Entries with spatial questions:
□ □ □ □

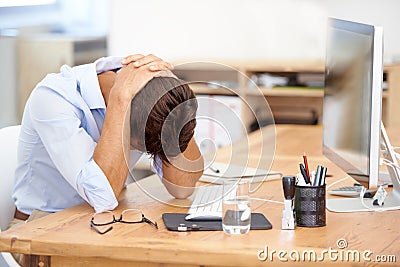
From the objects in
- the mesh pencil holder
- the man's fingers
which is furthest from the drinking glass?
→ the man's fingers

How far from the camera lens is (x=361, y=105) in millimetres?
1887

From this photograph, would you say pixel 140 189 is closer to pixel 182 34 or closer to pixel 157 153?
pixel 157 153

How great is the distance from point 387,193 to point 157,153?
2.08 feet

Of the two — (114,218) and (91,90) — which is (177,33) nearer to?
(91,90)

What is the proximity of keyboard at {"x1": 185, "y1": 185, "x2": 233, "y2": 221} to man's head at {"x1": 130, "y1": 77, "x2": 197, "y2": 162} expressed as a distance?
16 cm

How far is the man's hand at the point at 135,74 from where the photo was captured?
6.33 ft

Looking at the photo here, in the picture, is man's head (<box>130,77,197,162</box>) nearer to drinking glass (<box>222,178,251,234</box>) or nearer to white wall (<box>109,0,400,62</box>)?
drinking glass (<box>222,178,251,234</box>)

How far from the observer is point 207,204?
1.93 metres

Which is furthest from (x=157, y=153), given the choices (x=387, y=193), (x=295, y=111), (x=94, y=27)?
(x=94, y=27)

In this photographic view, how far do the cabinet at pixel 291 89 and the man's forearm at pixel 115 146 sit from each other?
7.35ft

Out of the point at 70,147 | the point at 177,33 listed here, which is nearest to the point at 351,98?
the point at 70,147

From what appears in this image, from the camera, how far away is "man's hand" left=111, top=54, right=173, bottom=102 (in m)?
1.93

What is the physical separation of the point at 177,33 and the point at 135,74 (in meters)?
3.02

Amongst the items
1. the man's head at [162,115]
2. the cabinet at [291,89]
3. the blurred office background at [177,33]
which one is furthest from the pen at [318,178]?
the blurred office background at [177,33]
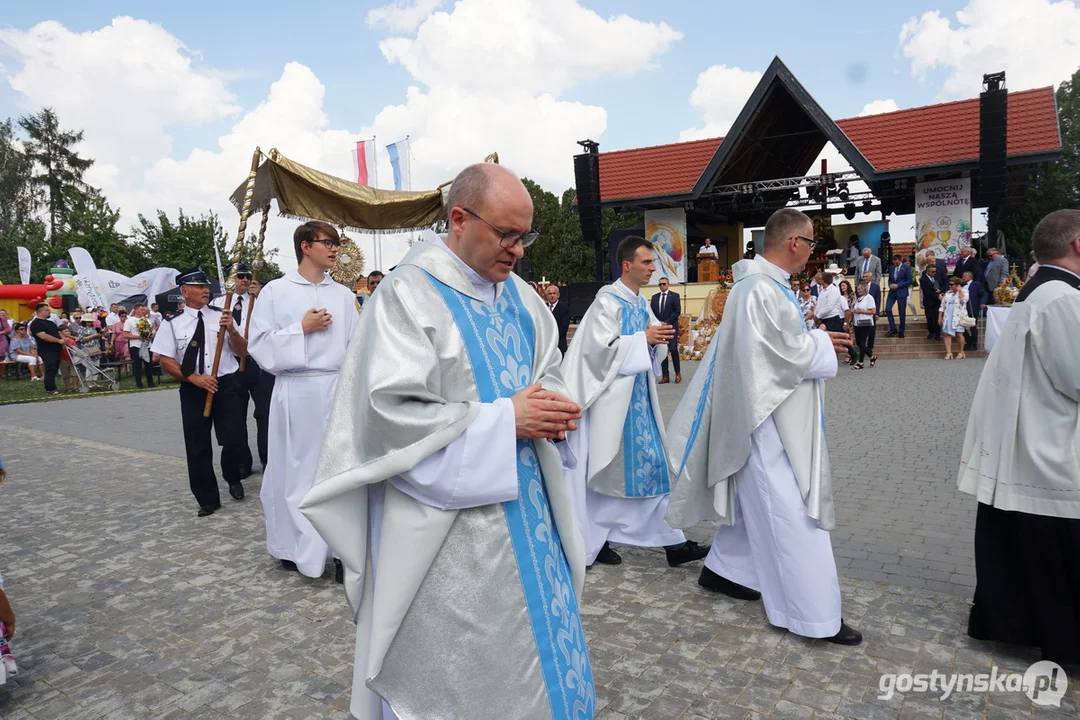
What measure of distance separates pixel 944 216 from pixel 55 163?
47539 millimetres

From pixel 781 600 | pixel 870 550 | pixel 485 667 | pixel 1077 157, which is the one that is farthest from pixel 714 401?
pixel 1077 157

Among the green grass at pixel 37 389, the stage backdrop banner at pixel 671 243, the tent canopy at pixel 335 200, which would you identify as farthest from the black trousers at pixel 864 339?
the green grass at pixel 37 389

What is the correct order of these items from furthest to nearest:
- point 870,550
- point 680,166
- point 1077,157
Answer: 1. point 1077,157
2. point 680,166
3. point 870,550

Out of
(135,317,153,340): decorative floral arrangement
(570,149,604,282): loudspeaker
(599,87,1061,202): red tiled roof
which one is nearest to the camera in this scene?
(135,317,153,340): decorative floral arrangement

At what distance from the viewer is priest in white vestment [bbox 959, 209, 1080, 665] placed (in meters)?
3.05

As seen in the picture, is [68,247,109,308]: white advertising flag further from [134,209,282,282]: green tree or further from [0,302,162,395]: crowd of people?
[134,209,282,282]: green tree

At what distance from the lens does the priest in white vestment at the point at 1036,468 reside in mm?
3047

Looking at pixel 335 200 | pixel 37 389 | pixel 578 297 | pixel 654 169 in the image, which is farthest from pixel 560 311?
pixel 37 389

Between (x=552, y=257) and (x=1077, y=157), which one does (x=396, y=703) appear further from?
(x=1077, y=157)

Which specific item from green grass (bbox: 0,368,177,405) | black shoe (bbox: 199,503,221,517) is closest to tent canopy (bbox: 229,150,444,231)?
black shoe (bbox: 199,503,221,517)

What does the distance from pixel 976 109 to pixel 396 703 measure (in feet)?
73.3

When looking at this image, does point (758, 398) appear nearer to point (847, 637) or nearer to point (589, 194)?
point (847, 637)

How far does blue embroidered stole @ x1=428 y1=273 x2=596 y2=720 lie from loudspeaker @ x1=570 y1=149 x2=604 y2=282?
20467 mm

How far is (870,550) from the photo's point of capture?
182 inches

□ □ □ □

Work instructions: Please recast every line of the entries above as a numbered list, skipping the blank lines and leaving the pictures out.

Answer for this exercise:
1. From the objects in
2. - the mesh pencil holder
3. - the man's fingers
4. which is furthest from the drinking glass?
5. → the man's fingers
6. How far from the camera lens is (x=361, y=105) in millimetres?
7. 1887
8. From this photograph, would you say pixel 140 189 is closer to pixel 182 34 or closer to pixel 157 153?
9. pixel 157 153
10. How great is the distance from point 387,193 to point 157,153?
11. 2.08 feet
12. Of the two — (114,218) and (91,90) — which is (177,33) nearer to?
13. (91,90)
14. What is the proximity of keyboard at {"x1": 185, "y1": 185, "x2": 233, "y2": 221} to man's head at {"x1": 130, "y1": 77, "x2": 197, "y2": 162} expressed as a distance?
15. 16 cm
16. How far is the man's hand at the point at 135,74 from where the photo was captured?
17. 6.33 ft
18. Looking at the photo here, in the picture, is man's head (<box>130,77,197,162</box>) nearer to drinking glass (<box>222,178,251,234</box>) or nearer to white wall (<box>109,0,400,62</box>)?
19. drinking glass (<box>222,178,251,234</box>)
20. How far from the observer is point 207,204?
21. 1.93 metres
22. Which is furthest from (x=157, y=153), given the choices (x=387, y=193), (x=295, y=111), (x=94, y=27)?
23. (x=94, y=27)
24. In this photographic view, how far do the cabinet at pixel 291 89 and the man's forearm at pixel 115 146 sit from each other?
25. 7.35ft
26. Out of the point at 70,147 | the point at 177,33 listed here, which is nearest to the point at 351,98?
27. the point at 70,147
28. From what appears in this image, from the camera, how far away is "man's hand" left=111, top=54, right=173, bottom=102 (in m)?
29. 1.93
30. What is the physical separation of the point at 177,33 and the point at 135,74 (in meters)?
31. 3.02
32. Amongst the items
33. 1. the man's head at [162,115]
34. 2. the cabinet at [291,89]
35. 3. the blurred office background at [177,33]
36. which one is furthest from the pen at [318,178]?
37. the blurred office background at [177,33]
38. What measure of distance separates pixel 944 216 from pixel 55 163?
39. 47539 millimetres
40. From pixel 781 600 | pixel 870 550 | pixel 485 667 | pixel 1077 157, which is the one that is farthest from pixel 714 401?
41. pixel 1077 157
42. Among the green grass at pixel 37 389, the stage backdrop banner at pixel 671 243, the tent canopy at pixel 335 200, which would you identify as farthest from the black trousers at pixel 864 339?
43. the green grass at pixel 37 389
44. What is the correct order of these items from furthest to nearest:
45. - point 870,550
46. - point 680,166
47. - point 1077,157
48. Answer: 1. point 1077,157
49. 2. point 680,166
50. 3. point 870,550
51. Out of
52. (135,317,153,340): decorative floral arrangement
53. (570,149,604,282): loudspeaker
54. (599,87,1061,202): red tiled roof
55. which one is nearest to the camera in this scene?
56. (135,317,153,340): decorative floral arrangement
57. At what distance from the viewer is priest in white vestment [bbox 959, 209, 1080, 665] placed (in meters)?
58. 3.05
59. As seen in the picture, is [68,247,109,308]: white advertising flag further from [134,209,282,282]: green tree or further from [0,302,162,395]: crowd of people?
60. [134,209,282,282]: green tree
61. At what distance from the lens does the priest in white vestment at the point at 1036,468 reside in mm?
62. 3047
63. Looking at pixel 335 200 | pixel 37 389 | pixel 578 297 | pixel 654 169 in the image, which is farthest from pixel 560 311?
64. pixel 37 389
65. Between (x=552, y=257) and (x=1077, y=157), which one does (x=396, y=703) appear further from?
66. (x=1077, y=157)
67. Which specific item from green grass (bbox: 0,368,177,405) | black shoe (bbox: 199,503,221,517) is closest to tent canopy (bbox: 229,150,444,231)?
68. black shoe (bbox: 199,503,221,517)
69. What does the distance from pixel 976 109 to pixel 396 703 measure (in feet)?
70. 73.3
71. When looking at this image, does point (758, 398) appear nearer to point (847, 637) or nearer to point (589, 194)?
72. point (847, 637)
73. How far does blue embroidered stole @ x1=428 y1=273 x2=596 y2=720 lie from loudspeaker @ x1=570 y1=149 x2=604 y2=282?
74. 20467 mm
75. How far is (870,550) from the photo's point of capture?
76. 182 inches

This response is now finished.